- _BRANO_:
==========
Io non ho mai interrotto questa indagine e i suoi metodi ispettivi, non ho mai rinunciato al piacere di raccogliere testimonianze che diventano documenti vivi e, perciò, nuovamente narrabili. Nei giorni scorsi ho avuto un lungo colloquio con la signora Genia, nata a Casarza nel 1931, con i suoi novantatré anni e una memoria luminosa, capace di una narrazione precisa, dove le parole diventano testimonianza di una vita non comune. Spesso la vena narrativa si colora di tinte scure, dolorose, ma la sua voglia di vivere ne fa risaltare anche la felicità possibile, quella che giustifica i momenti più bui. 

La famiglia di Genia fu divisa dalla terribile piaga dell’emigrazione. Per trovare di che vivere era necessario partire, e il padre Giovanni era partito come muratore in Francia, nella Parigi del primo Novecento. Quando l’Europa fu sconvolta dal turbine della guerra mondiale, Giovanni dovette rientrare in patria per combattere. Anche i nostri nemici rientravano in patria per combattere, si sparavano da trincee contrapposte. Il padre di Genia rimane ferito, rientra, e dopo la convalescenza è inviato a lavorare in Tubifera a Sestri Levante. Quando Genia compie tre anni Giovanni, logorato da quella vita e fragile di salute, muore improvvisamente. A questo punto sarà la madre, Maria Teresa, ad entrare in un albergo come cameriera; ma il lavoro della madre non bastava a sfamare la famiglia.
==========
- _DATI GREZZI_:
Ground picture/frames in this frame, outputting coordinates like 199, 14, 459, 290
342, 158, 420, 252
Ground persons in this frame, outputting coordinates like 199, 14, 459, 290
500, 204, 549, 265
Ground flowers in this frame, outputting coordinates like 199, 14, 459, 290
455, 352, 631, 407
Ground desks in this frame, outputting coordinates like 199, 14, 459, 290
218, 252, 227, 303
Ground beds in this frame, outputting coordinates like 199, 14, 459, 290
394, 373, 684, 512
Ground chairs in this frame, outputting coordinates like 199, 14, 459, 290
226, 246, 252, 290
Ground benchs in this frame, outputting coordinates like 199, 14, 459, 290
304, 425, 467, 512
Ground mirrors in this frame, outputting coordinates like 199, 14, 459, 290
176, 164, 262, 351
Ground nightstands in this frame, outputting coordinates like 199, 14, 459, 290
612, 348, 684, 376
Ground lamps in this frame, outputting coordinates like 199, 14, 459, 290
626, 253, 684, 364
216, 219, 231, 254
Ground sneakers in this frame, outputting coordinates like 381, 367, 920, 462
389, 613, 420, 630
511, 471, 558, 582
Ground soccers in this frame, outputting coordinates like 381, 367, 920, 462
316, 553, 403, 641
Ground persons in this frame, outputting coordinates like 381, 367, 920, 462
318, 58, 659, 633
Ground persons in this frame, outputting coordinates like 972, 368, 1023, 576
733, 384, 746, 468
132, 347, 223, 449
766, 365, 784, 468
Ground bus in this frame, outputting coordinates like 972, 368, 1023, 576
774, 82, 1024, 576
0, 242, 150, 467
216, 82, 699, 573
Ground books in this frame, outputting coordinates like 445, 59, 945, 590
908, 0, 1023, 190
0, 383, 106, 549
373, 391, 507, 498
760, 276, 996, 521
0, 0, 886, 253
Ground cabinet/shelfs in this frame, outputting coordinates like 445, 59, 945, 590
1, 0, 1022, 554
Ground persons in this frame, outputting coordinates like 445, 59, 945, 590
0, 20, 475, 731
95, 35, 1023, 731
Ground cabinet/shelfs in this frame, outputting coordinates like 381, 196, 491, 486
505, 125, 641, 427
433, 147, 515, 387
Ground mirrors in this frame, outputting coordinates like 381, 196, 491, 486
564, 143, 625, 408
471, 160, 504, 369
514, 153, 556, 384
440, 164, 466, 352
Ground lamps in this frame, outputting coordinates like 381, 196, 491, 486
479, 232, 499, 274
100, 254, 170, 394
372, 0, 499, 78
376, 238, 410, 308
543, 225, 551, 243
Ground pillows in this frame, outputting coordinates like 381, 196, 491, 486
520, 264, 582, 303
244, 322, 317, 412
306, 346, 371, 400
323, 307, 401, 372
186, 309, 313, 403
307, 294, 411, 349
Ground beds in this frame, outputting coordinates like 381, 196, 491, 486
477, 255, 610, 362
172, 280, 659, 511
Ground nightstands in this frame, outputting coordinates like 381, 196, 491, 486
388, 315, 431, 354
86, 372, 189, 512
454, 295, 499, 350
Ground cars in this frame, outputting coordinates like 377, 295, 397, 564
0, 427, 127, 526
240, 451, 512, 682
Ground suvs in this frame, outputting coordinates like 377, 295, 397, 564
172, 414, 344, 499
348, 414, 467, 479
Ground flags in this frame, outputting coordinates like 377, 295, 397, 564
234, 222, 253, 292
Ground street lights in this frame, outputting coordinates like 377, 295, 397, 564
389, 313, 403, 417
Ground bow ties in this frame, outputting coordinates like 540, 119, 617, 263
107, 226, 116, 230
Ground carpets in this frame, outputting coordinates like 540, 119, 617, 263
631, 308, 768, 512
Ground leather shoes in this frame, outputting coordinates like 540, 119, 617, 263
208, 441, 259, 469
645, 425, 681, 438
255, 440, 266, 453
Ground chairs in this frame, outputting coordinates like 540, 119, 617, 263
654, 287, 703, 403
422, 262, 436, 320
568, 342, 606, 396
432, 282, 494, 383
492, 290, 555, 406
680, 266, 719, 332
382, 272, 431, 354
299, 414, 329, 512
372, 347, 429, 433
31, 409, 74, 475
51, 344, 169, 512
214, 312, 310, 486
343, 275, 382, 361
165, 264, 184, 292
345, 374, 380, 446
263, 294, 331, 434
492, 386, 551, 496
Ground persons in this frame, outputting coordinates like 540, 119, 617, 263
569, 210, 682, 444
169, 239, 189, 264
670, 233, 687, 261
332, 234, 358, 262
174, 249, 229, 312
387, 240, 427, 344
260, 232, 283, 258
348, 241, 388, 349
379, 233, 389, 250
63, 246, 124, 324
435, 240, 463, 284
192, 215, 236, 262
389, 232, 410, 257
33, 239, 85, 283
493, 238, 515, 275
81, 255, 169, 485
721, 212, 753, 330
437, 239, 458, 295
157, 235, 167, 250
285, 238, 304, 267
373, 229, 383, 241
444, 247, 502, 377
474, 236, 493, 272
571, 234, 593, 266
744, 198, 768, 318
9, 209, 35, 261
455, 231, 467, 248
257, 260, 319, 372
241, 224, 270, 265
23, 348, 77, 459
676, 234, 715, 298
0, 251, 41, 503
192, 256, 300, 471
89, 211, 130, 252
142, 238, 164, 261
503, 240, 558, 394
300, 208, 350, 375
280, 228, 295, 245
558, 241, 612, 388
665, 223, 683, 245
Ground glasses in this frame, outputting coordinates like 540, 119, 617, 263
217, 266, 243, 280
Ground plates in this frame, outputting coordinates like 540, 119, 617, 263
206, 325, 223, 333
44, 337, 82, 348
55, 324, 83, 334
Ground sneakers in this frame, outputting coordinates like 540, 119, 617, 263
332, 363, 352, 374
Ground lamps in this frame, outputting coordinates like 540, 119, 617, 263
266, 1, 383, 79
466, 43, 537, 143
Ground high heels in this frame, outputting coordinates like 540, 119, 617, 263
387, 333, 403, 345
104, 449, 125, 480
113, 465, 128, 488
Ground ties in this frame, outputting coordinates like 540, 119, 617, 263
==========
- _OBIETTIVO DEL COMPITO_:
Modifica il brano su Genia riscrivendo tutto quanto va da "Io non ho mai" fino a "momenti più bui.", con "incontro" al posto di "colloquio". Le voci riportate qui sopra sono materiale separato dal brano.

- _SOLUZIONE_:
Io non ho mai interrotto questa indagine e i suoi metodi ispettivi, non ho mai rinunciato al piacere di raccogliere testimonianze che diventano documenti vivi e, perciò, nuovamente narrabili. Nei giorni scorsi ho avuto un lungo incontro con la signora Genia, nata a Casarza nel 1931, con i suoi novantatré anni e una memoria luminosa, capace di una narrazione precisa, dove le parole diventano testimonianza di una vita non comune. Spesso la vena narrativa si colora di tinte scure, dolorose, ma la sua voglia di vivere ne fa risaltare anche la felicità possibile, quella che giustifica i momenti più bui.